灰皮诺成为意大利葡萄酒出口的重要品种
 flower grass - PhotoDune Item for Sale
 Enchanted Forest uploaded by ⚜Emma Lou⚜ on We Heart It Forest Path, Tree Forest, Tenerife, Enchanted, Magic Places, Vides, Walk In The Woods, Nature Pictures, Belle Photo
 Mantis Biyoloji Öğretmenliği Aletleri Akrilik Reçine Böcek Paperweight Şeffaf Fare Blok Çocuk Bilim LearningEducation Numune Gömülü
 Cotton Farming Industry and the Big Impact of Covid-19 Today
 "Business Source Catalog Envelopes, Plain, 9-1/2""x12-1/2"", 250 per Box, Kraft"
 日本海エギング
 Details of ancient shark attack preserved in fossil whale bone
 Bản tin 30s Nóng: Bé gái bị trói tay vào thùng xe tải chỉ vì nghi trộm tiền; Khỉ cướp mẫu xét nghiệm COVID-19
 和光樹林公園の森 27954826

====

Restate word for word the lines from the one holding "Bản tin 30s" through the last line of the listing, omitting every earlier line.

> [Response to this task]:
 Bản tin 30s Nóng: Bé gái bị trói tay vào thùng xe tải chỉ vì nghi trộm tiền; Khỉ cướp mẫu xét nghiệm COVID-19
 和光樹林公園の森 27954826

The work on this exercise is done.